Although analyst predictions of how many iPads would sell on the first day varied widely from Apple’s own 300,000 figure, we are getting some intriguing insights into why consumers are buying the new tablet device. For Apple, maybe the most comforting bit of data is that the iPad is not a cannibal.
“We believe that Apple has successfully carved out a new category of mobile devices between the smartphone and the laptop,” Piper Jaffray analyst Gene Munster told investors Monday. That feat was accomplished “apparently without cannibalizing its own iPhone and Mac sales,” he added.
Although 78 percent of the iPad buyers Munster interviewed Saturday said they had not considered another gadget, 10 percent had thought about purchasing a Kindle, while 6 percent were thinking of buying a netbook.
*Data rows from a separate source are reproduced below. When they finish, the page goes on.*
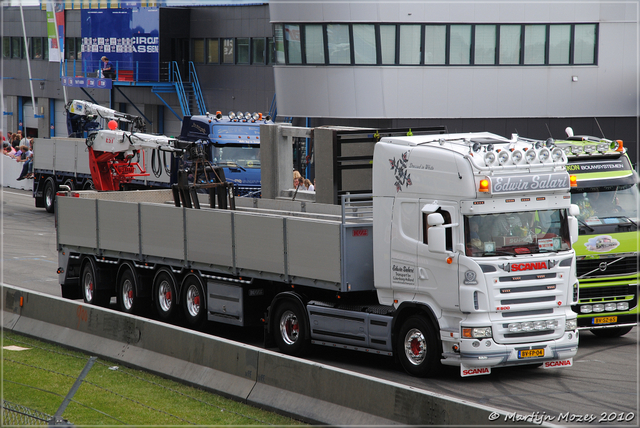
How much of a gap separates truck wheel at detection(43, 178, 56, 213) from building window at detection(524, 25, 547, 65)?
18.4 m

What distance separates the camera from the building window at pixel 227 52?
45.1 m

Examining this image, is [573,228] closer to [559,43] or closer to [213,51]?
[559,43]

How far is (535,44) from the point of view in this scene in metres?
34.0

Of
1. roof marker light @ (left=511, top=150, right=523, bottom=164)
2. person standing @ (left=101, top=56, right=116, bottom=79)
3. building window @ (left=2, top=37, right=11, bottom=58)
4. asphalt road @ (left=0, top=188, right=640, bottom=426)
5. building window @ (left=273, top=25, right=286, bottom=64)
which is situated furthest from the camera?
building window @ (left=2, top=37, right=11, bottom=58)

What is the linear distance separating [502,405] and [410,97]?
2384 cm

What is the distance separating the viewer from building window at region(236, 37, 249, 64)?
44156 millimetres

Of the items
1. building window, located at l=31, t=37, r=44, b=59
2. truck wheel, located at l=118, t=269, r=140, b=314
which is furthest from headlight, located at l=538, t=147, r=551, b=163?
building window, located at l=31, t=37, r=44, b=59

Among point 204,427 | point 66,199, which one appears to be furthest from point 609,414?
point 66,199

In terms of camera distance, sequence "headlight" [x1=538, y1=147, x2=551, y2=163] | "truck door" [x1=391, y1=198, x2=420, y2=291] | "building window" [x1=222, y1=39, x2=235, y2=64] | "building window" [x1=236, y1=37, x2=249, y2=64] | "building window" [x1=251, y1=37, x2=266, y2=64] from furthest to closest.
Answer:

When it came to buying an iPad or another Apple product, there was only a 1 percent chance an iPad buyer had previously thought of buying an iPhone or an iPod touch.
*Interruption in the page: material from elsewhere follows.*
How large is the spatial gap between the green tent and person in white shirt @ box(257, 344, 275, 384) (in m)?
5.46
The survey also revealed those in line to purchase an iPad were already Apple faithful. Nearly three-fourths of iPad buyers already owned a Mac, versus 26 percent who owned a PC. More than 60 percent of iPad buyers also owned an iPhone. However, just 4 percent of Mac owners said the iPad would replace their Apple computer, and a tiny fraction – 1 percent – of iPhone owners see the iPad as an alternative to the iconic handset.
As a result of judging the crowds waiting to snap up an iPad this weekend, Munster more than doubled his projected iPad sales for calendar 2010 to 5.6 million, up from a previous 2.7 million.